Napa – Harrington Investments, Inc., (HII) a socially responsible investment advisory firm, announced today that for the upcoming annual meeting, it will be presenting a shareholder resolution to implement rigorous new human rights oversight within Chevron corporation.

The resolution would amend Chevron’s bylaws to establish a board committee on human rights, elevating the onus of human rights to the responsibility of those who are compensated to exercise fiduciary oversight over the corporation’s strategic direction.

Corporate directors’ fiduciary duties oblige them to exercise care such as undertaking appropriate inquiries into potential material issues facing the company, and to avoid conflicts of interest. Failure to exercise these and other duties in good faith could lead to individual board member liabilities.
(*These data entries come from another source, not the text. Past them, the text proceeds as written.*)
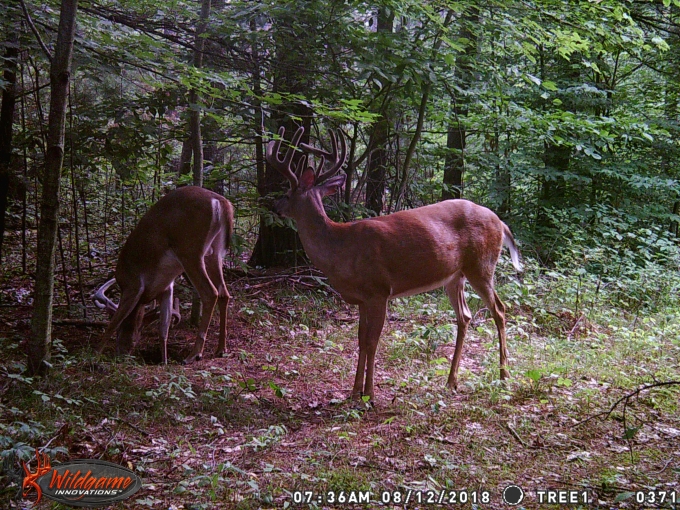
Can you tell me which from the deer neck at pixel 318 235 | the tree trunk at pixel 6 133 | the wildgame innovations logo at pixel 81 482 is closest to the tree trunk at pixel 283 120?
the deer neck at pixel 318 235

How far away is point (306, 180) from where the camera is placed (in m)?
5.83

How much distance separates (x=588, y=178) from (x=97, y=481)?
407 inches

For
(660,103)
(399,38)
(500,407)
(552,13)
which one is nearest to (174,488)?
(500,407)

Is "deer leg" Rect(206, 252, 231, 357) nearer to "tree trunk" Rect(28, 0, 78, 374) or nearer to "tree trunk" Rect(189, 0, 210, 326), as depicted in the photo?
"tree trunk" Rect(189, 0, 210, 326)

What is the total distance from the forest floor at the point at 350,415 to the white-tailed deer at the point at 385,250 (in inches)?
22.9

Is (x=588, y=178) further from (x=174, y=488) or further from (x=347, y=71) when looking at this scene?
(x=174, y=488)

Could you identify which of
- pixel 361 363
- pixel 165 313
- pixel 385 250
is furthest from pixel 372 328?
pixel 165 313

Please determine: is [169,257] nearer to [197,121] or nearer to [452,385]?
[197,121]

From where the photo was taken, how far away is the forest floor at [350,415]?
339cm

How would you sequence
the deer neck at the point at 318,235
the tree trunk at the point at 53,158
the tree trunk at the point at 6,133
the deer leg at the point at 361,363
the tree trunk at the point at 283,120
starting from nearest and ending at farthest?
the tree trunk at the point at 53,158 < the deer leg at the point at 361,363 < the deer neck at the point at 318,235 < the tree trunk at the point at 6,133 < the tree trunk at the point at 283,120

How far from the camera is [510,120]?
893cm

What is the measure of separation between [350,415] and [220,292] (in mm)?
2718

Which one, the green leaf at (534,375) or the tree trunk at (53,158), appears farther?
the green leaf at (534,375)

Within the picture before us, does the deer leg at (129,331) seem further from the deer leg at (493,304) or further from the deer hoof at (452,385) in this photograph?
the deer leg at (493,304)
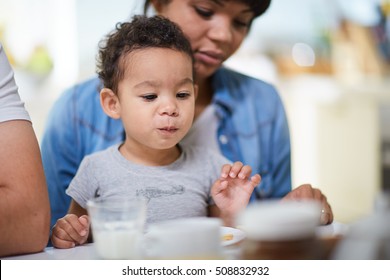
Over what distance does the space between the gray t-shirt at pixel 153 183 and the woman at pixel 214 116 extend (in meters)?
0.12

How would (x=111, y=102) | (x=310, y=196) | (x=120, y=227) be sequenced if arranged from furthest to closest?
(x=111, y=102) → (x=310, y=196) → (x=120, y=227)

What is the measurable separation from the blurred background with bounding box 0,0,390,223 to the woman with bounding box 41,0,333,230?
51.3 inches

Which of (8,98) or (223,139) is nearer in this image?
(8,98)

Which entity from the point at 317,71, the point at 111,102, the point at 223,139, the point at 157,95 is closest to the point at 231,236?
the point at 157,95

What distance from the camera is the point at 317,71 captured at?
301 centimetres

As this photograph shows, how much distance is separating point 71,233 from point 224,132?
18.7 inches

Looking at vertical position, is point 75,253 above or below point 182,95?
below

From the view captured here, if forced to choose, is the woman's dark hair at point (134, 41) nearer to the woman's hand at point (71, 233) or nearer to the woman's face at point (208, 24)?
the woman's face at point (208, 24)

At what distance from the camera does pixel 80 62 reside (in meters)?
2.46

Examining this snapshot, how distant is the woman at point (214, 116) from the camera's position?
108 cm

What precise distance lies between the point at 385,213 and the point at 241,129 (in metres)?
0.65

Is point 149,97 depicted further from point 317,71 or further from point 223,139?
point 317,71
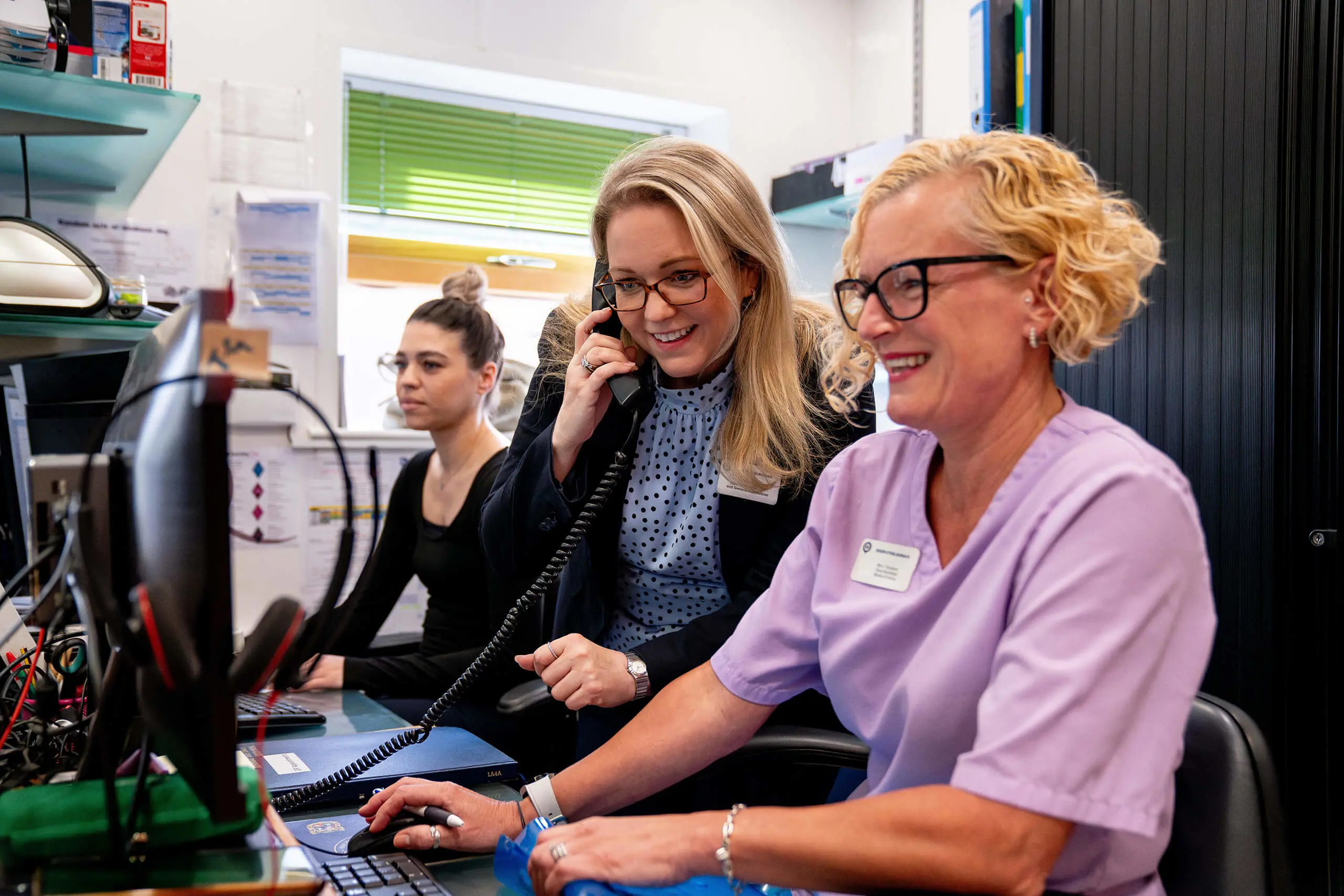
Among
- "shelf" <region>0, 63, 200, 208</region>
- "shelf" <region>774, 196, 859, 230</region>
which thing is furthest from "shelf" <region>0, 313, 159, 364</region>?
"shelf" <region>774, 196, 859, 230</region>

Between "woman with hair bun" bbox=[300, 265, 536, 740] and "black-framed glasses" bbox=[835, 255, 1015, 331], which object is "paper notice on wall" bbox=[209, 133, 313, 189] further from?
"black-framed glasses" bbox=[835, 255, 1015, 331]

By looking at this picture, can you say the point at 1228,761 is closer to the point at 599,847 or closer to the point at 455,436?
the point at 599,847

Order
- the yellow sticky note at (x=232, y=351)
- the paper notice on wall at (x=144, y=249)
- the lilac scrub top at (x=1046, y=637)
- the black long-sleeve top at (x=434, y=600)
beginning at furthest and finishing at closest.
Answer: the paper notice on wall at (x=144, y=249) < the black long-sleeve top at (x=434, y=600) < the lilac scrub top at (x=1046, y=637) < the yellow sticky note at (x=232, y=351)

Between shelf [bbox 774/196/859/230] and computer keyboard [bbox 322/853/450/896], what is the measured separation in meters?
2.66

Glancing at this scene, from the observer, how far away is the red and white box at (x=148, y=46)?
1771mm

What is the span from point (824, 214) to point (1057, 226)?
107 inches

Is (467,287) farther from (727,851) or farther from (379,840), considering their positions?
(727,851)

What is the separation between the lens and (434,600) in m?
2.36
“It seems like the only response Chevron has to a nine and a half billion dollar ($9,500,000,000) court judgment against it in Ecuador for ruining the lives of tens of thousands of Ecuadorian citizens is to spend money on public relations and seek relief in U.S. courts. The underlying governance issues, however, remain. In contrast, this proposal is seeking to address the underlying need for responsible human rights oversight and fiduciary duty,” said John Harrington, President and CEO of HII.

The SEC recently rejected Chevron’s request to exclude the proposal from the shareholder ballot.

This resolution is opposed by Chevron management, who asserts that “establishing a human rights committee is duplicative of the company’s current governance framework and its efforts to monitor human rights issues and maintain its continued commitment to universal human rights.” Chevron management also claims that “…support for universal human rights has long been and will continue to be a core value and an important part of the way Chevron conducts its business.”

Numerous examples of alleged human rights abuses have been leveled at the company. For instance, oil development practices in Ecuador, by Chevron-acquired subsidiary Texaco, have led to one of the largest judgments ever assessed against a company. Other human rights violations by Chevron have been alleged in several other countries, including the U.S.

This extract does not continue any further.